Have you tried getting up quietly coming down and letting her out to toilet and if she hasnt been and does it outside praising and giving her a treat to re-enforce its the correct thing and what you want. Once toileted you could them perhaps give her breakfast and see if she settles again after. After breakfast they sometimes need to poop too, so before leaving her once she has eaten might be an idea to just make sure she pops out again to toilet if she needs too.


----------



## nailsem (Nov 29, 2012)

she seems to be at times, seems to go from 11pm till 5-6 ish.
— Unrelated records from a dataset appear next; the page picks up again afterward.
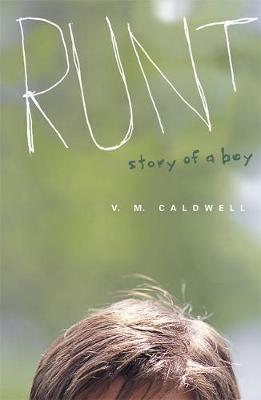 Runt by V. M. Caldwell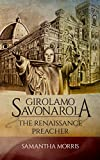 Girolamo Savonarola: The Renaissance Preacher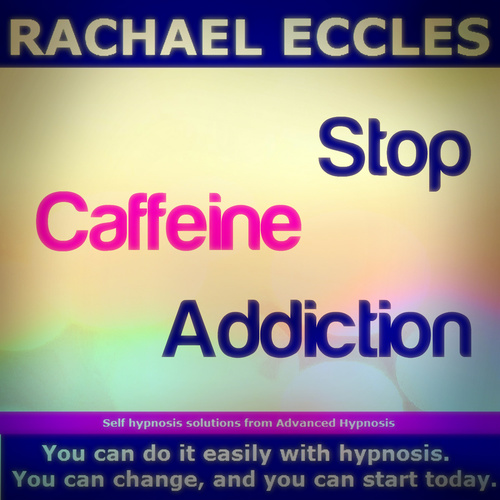 Stop Caffeine Addiction, Take Control and Reduce or Stop Caffeine Intake, Self Hypnosis Download or CD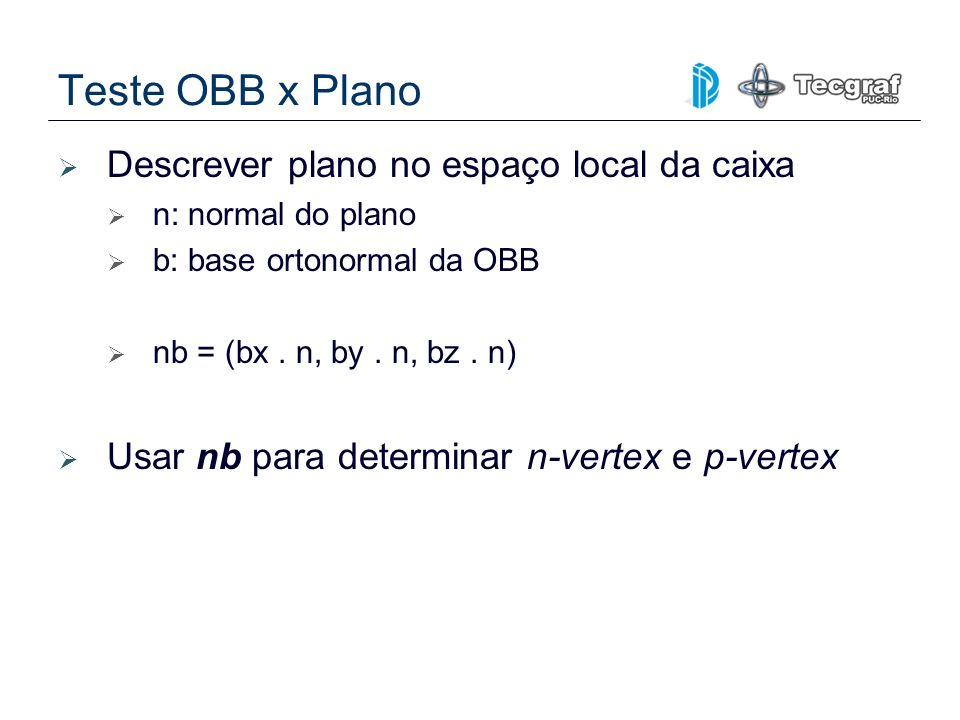 Teste OBB x Plano Descrever plano no espaço local da caixa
Or she could be taking herself out the dog door.
we have tried taking her outside and then giving her a treat or breakfast to settle her down again. She normally wants to play however.

Thanks for your help


----------



## Bagrat (Jun 4, 2012)

I'm feeling exhausted just reading this thread. Gym??? Are you guys in bed by 8.30pm??


----------



## nailsem (Nov 29, 2012)

nearly, 9.30


----------



## Wiz201 (Jun 13, 2012)

I certainly can't do gym, I do enough exercise at the weekend with stables and dogs on the Sunday (parents walk them during the week as I work full time) Once the dog has grown up, you could take him for morning jogs.


----------



## IncaThePup (May 30, 2011)

When I wake up I let dogs out first thing. I have an older dog and that helps I think, I let him (puppy 2 months) out with her he sees her go to loo then come back in for a treat so copies. Some times I take him out on lead if just him going..I don't make older dog go out every hour, if weathers bad or its not time to play cos its dark he learns to go straight to toilet and come back in.
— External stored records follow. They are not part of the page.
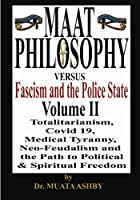 Maat Philosophy Versus Fascism and the Police State Volume 2: MAAT PHILOSOPHY vs. Fascism, The Police State, Totalitarianism, Great Reset, Covid 19, Medical Tyranny, Neo-Feudalism and the Path to Political & Spiritual Freedom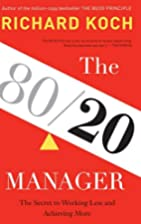 The 80/20 Manager: The Secret to Working…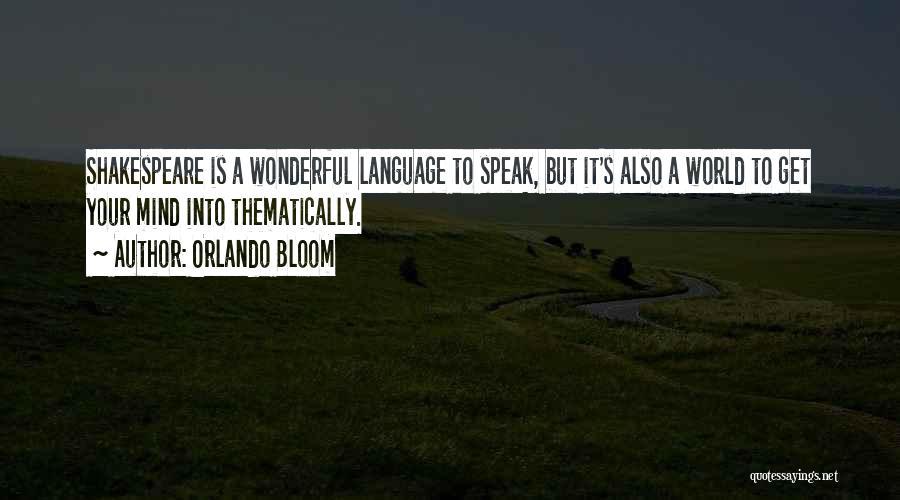 Orlando Bloom Quotes 1126595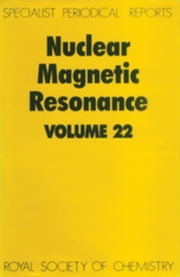 Nuclear Magnetic Resonance: Volume 22 ebook by Webb, G A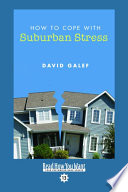 How to Cope With Suburban Stress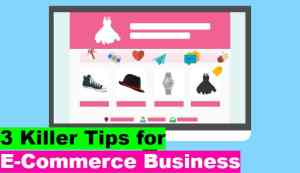3 Killer Tips for E-Commerce Business | How to Start an E-Commerce Business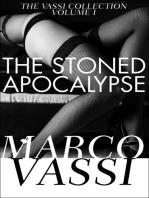 The Stoned Apocalypse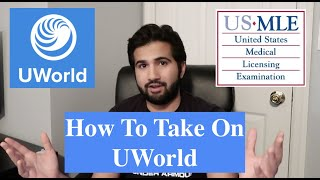 How To Do and Review UWorld Properly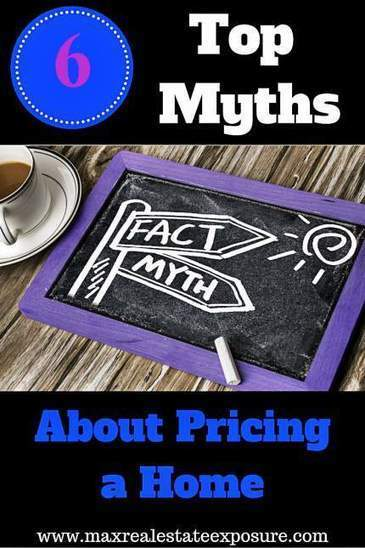 Myths About Properly Pricing a Home For Sale | Real Estate Articles Worth Reading | Scoop.it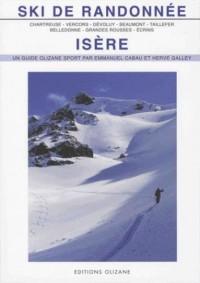 Ski de randonnée Isère : Chartreuse, Vercors, Dévoluy, Beaumont, Taillefer, Belledonne, Grandes Rousses, Ecrins
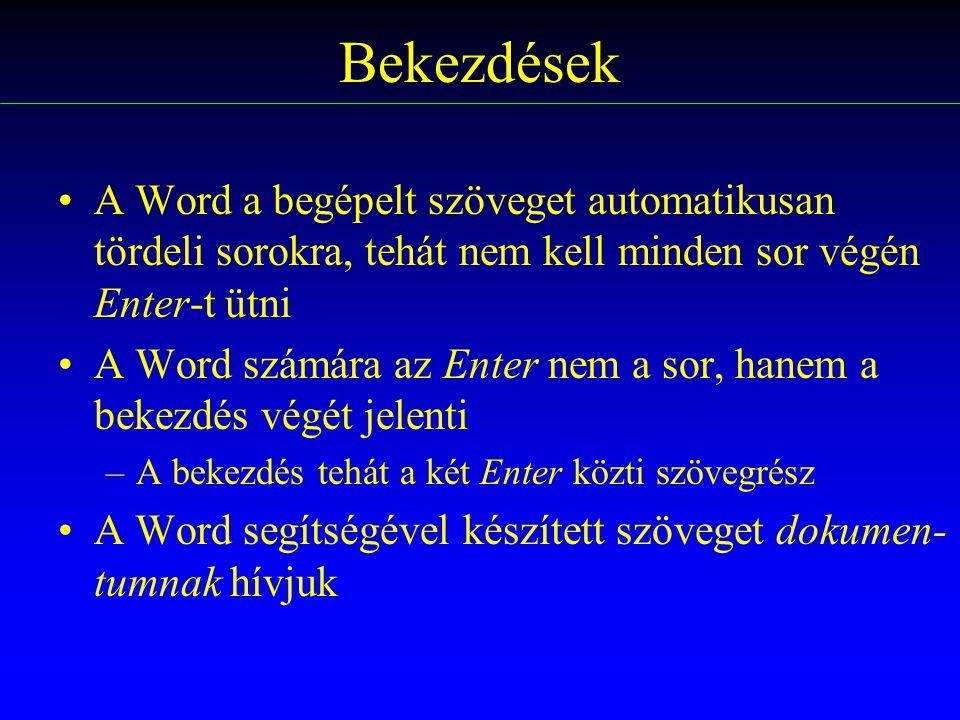 Bekezdések A Word a begépelt szöveget automatikusan tördeli sorokra, tehát nem kell minden sor végén Enter-t ütni.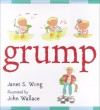 Grump - Janet S. Wong, John Wallace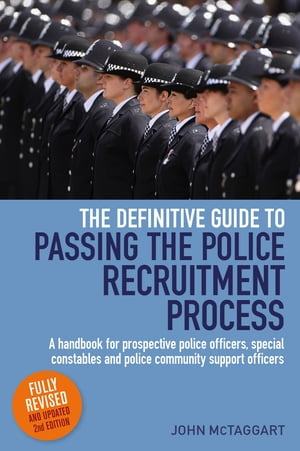 The Definitive Guide To Passing The Police Recruitment Process 2nd Edition A handbook for prospective police officers,  special constables and police c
If I want a lie in I go make his breakfast and myself a cuppa, fill his kong then leave him back in his crate with a kong stuffed with his breakfast and go back to bed for an hour with a cuppa!


----------



## ultras2007 (Jul 8, 2012)

hey , if the puppy begins to whine do not give in and go try to comfort ur puppy because this will only reward him for whining. Also, it is perfectly appropriate to reprimand unnecessary whining.

After a period of time ur puppy will begin to accept that being alone sometimes is part of his new life in your home and he will stop whining on his own accord when left alone. This will be a happy day for you because you love your puppy and it is hard to hear the constant whining without wanting to step in to comfort the little one.


----------